374 Posts; 6,814 Profile Views

Mudwomen: you said there are critical elements for the AOC and also for the documentation. My plan for the documentation was to follow the critical elements for the AOC and chart on every step. Is that what you mean? My thinking is this will eliminate any missed topics in my documentation. Does this sound right?

NOPE. That isn't what I meant. The study guide says "records, blah, blah, blah. They mean that. You are to ONLY document what they ask for. Document more or document less and it is a fail. Learned that at the EC workshop.

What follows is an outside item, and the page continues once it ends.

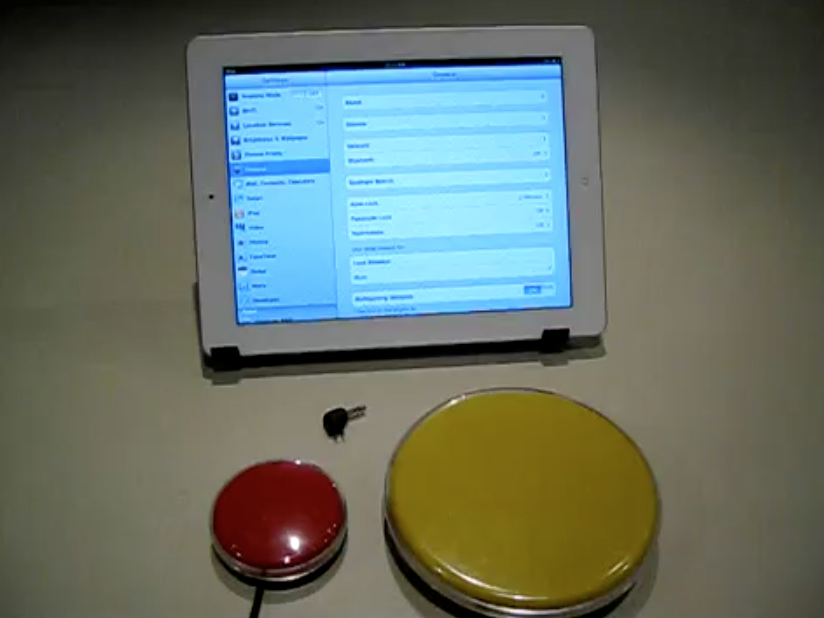 How to Connect Blue Tooth Super Switch to iPad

Also, note the first critical element of every AOC. "complies with established guidelines". They mean that every skill is to be performed exactly as it is taught in the recommended skills book. This is best practice, not real world. For instance if you pump the blood pressure cuff up more than 30 above their top baseline, you will fail. If you have to do a linen change, you must change gloves between touching the dirty linen and the clean linen----every time.

Be sure that your care plan is worded correctly. That your interventions are the critical elements that you are assigned. That your goals can be accomplished and measured during the PCS. Watch the area of the evaluation when it asks the Patient response. Be sure that your priority NCP relates to Maslow's Hierarchy/physiological need. Be sure that your last sentence has "would prolong healing and cause the patient prolonged hospitalization".